Голова плыла, как от замороженного шампанского, перед глазами мелькали огненные вспышки и по всему телу разлилось немыслимое блаженство. Стало необыкновенно легко и совершенно безразлично, где верх и где низ.
Баллоны с кислородно-гелиевой смесью гарантировали от кессонной болезни, но не от глубинного опьянения. Климовицкий не мог не знать, что даже абсолютно инертный, но растворимый в жирах газ превращается в наркотик, угнетающий деятельность центральной нервной системы. Чем выше давление, тем сильнее наркотический возбудитель внедряется в богатую жирами ткань мозга. Водолаз начинает испытывать своеобразное притупление чувствительности, у него нарушается критическое мышление, появляются зрительные и слуховые галлюцинации.
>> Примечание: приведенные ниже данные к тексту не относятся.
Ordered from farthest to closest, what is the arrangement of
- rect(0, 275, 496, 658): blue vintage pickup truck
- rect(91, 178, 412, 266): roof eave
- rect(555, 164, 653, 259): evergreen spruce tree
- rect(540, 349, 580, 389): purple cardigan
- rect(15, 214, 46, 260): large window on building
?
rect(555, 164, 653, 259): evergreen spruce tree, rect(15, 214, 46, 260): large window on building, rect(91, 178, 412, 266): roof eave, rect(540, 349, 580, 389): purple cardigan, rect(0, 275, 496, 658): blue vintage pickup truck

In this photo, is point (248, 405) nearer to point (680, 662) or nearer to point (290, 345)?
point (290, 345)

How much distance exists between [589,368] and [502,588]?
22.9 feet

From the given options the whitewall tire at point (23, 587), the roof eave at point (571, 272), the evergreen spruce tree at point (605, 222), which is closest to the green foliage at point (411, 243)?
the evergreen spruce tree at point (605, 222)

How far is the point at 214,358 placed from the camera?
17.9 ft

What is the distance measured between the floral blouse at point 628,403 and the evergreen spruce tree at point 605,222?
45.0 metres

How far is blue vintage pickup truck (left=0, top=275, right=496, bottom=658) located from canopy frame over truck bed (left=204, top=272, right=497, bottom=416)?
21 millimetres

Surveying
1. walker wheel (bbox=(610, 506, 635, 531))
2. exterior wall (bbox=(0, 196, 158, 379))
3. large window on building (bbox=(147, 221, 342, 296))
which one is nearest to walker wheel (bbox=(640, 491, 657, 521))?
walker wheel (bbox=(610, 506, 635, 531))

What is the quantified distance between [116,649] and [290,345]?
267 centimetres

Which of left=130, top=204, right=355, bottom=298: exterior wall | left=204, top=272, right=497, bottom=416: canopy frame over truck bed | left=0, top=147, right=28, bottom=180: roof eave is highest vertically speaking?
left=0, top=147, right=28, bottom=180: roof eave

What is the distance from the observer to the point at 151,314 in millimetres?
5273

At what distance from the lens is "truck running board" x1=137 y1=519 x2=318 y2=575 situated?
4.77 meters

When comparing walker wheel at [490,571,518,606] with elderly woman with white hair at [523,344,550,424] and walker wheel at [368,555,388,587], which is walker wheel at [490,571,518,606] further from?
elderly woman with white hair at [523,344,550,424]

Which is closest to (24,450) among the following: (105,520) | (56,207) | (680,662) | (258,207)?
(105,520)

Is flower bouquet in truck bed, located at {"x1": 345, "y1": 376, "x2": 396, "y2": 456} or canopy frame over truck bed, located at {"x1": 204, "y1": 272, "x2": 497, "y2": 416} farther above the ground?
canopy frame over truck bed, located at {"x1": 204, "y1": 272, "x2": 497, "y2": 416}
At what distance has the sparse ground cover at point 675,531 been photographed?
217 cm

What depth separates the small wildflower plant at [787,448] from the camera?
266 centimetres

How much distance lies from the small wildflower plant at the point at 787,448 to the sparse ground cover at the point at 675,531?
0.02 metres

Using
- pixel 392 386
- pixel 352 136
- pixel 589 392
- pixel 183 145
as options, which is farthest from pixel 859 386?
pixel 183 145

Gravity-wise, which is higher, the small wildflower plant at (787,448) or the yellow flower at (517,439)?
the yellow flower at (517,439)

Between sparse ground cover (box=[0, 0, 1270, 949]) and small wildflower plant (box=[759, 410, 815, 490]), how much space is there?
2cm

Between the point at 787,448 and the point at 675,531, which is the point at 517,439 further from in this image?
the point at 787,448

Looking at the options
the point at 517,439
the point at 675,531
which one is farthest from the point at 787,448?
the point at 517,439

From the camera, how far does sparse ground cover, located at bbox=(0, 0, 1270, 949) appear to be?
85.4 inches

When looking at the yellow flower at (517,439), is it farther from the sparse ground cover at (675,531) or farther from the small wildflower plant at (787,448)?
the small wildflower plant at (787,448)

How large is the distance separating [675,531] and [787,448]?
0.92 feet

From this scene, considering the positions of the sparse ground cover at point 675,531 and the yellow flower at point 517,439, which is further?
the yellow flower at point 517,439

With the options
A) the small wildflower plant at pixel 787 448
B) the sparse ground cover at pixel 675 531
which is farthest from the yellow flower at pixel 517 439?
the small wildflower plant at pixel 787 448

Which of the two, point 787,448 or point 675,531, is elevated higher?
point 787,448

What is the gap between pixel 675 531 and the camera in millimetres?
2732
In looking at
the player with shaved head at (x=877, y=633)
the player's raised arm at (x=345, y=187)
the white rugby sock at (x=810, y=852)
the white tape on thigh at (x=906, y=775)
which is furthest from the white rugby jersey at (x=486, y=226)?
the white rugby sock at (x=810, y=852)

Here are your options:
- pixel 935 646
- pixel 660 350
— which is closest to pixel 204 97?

Быстрее всего глубинное опьянение возникает при дыхании обычным воздухом, основу которого составляет азот. Гелий позволяет работать на значительно больших глубинах, но в обоих случаях на первый план выступает углекислый газ, в незначительных количествах попадающий при зарядке.
Быстрее всего пьянеют натуры с неустойчивой психикой, эмоциональные, легко возбудимые. Зачастую достаточно всплыть всего на несколько метров, чтобы избавиться от пагубного наваждения глубины. У пороговой черты опьянение проходит мгновенно и без всяких последствий, но Павел Борисович, потеряв ориентацию, падал в невозвратную бездну.
Якорь удерживал яхту на краю плато, полого нисходящего в узкий каньон, изъеденный гротами, образованными древним вулканом. Миновав заросли морской травы, скользнувшей длинными лентами по обтягивающей резине, Павел Борисович опускался вдоль казавшегося ровной площадкой склона, облюбованного асцидиями, над которыми, ощетинив колючие плавники, кружили яркие, словно райские птицы, крылатки.
Кровь, прилившая к органам равновесия во внутреннем ухе, взрывалась в мозгу ракетами праздничного салюта. Он плыл на это полыхающее свечение, одинокий, счастливый и бесконечно свободный. Дельфины незаметно свернули в сторону и пропали из поля зрения. Зарывшись носами в грунт, вылавливали каракатиц и мелкую камбалу где-нибудь на песчаной проплешине, позабыв мимолетную встречу.
Незаметно густел, уплотнялся сумрак. Чахлые лучи не меняли дивной раскраски подводных ландшафтов, как это бывает при волнении наверху, но все постепенно тускнело, словно солнце кануло за горизонт, и только тот манящий пожар разгорался прощальным закатом.
Последнее, что успел разглядеть Климовицкий, походило на зеркально отполированный диск червонного золота. В его ослепительной глубине померещился невозможной прелести женский лик в диадеме из растревоженных змей. Широко разверстые очи метали молнии, и призывная улыбка дрожала на длинных, капризно выгнутых губах.
- Марго! - радостно вскрикнул Павел Борисович, но поперхнулся, и море вошло в него. И был полет над временем и пространством, и раскрывались сокровенные недра стремительных витков туннеля, объятого вечной мглой. Разделенная перегородками спираль Фестского диска обернулась бесконечными галереями с их ловушками и тупиками. Скорость полета росла, как в стремнине водокрута, затягивая в горловину; где далекой звездой обозначился всепроникающий свет. Солнечным цветком воссиял он во лбу Минотавра-Астерия, но память уже расточалась без тоски и без боли в будущих протуберанцах неисчислимых солнц... "И Лабиринт, и Диск - одно", - мелькнула последняя мысль, сгорев метеором.